General Surgery Coding Alert

Don't Risk Losing Thousands on Subsequent Hospital Care

Strengthen documentation to improve your E/M claims

Are you worried that your surgeon is downcoding subsequent-care claims, but you don't know what do? Use our experts' answers as a guide for documenting subsequent-care E/M components, body systems, and service levels.
 
The bottom line: Underdocumenting can result in undercoding, which in a year could cost the surgeon thousands of dollars.
 
For example, suppose your surgeon believes his documentation won't support a higher-level subsequent-care code, so he always uses 99231. Because 99231 pays about $20 less than 99232, downcoding these claims just 10 times in a month could cost your practice $2,400 per year, coding experts say.

Question 1: Did the Surgeon Specify Two of Three E/M Components?

To avoid underreporting and underpayment for subsequent-care claims, make sure your surgeon's documentation assigns two of the key components to the following daily subsequent-care codes for a patient's evaluation and management. 
 
Remember: The key components are the history, the exam and the medical decision-making (MDM), says Brett Baker, third-party payment specialist for the American College of Physicians in Washington, D.C.

  • 99231 - ... problem-focused interval history, problem-focused exam, straightforward or low-complexity medical decision-making

  • 99232 - ... expanded problem-focused interval history, expanded problem-focused exam, moderate-complexity medical decision-making
  • 99233 - ... detailed interval history, detailed exam, high-complexity medical decision-making.

     "The extent to which a physician performs history, exam, and MDM determines the level of service that is selected for a subsequent hospital care visit," Baker says.
     
    For instance, the physician performs a subsequent-care visit on a recent appendectomy patient with a new complaint of left upper-quadrant stomach pain. She accurately documents an expanded problem-focused history and moderate-complexity medical decision-making. In this case you may be able to report 99232.
     
    You would need to add modifier -24 (Unrelated evaluation and management service by the same physician during a postoperative period) so the payer would know that the current E/M service was not related to the previous surgery.
     
    Helpful tip: You should consider medical decision-making the most important E/M component to satisfy because it best supports medical necessity, says Carol Pohlig, BSN, RN, CPC, senior coding and education specialist at the University of Pennsylvania department of medicine in Philadelphia.

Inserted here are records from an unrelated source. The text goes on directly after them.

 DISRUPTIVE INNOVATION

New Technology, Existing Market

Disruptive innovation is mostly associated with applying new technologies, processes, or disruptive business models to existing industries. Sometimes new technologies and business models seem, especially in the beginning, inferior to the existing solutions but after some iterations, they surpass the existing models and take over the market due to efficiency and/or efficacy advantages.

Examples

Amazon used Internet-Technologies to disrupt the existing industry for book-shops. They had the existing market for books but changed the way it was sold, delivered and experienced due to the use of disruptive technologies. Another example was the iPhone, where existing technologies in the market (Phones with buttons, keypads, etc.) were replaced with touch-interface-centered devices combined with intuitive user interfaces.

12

    Question 2: Did the Surgeon Report Two to Seven Body Systems?

    For instance, the surgeon undertakes an unrelated subsequent hospital visit with an elderly patient admitted for hernia repair. The surgeon must examine and document at least two to seven body systems as part of a general multi-systems examination to report the visit using 99233.
     
    The body systems the surgeon may examine include:

     

  • constitutional
     
  • eyes; ears, nose, mouth, and throat
     
  • cardiovascular
     
  • respiratory
     
  • gastrointestinal
     
  • genitourinary
     
  • musculoskeletal
     
  • integumentary (skin and/or breast)
     
  • neurological
     
  • psychiatric
     
  • endocrine
     
  • hematologic/lymphatic
     
  • allergic/immunologic.

    Question 3: How Can I Check Our 99231 Claims?

    If your surgery practice repeatedly reports the same subsequent hospital care code, you should perform a chart review to ensure you're accurately coding the visits, coding experts say.
     
    "Take a random sampling of charts where you reported 99231, and on each file you should determine the history, exam and medical decision-making levels and determine whether they meet the requirements for a 99232 or 99233," says Laureen Jandroep, OTR, CPC, CCS-P, CPC-H, CCS, director and senior instructor for the CRN Institute, an online coding certification training center.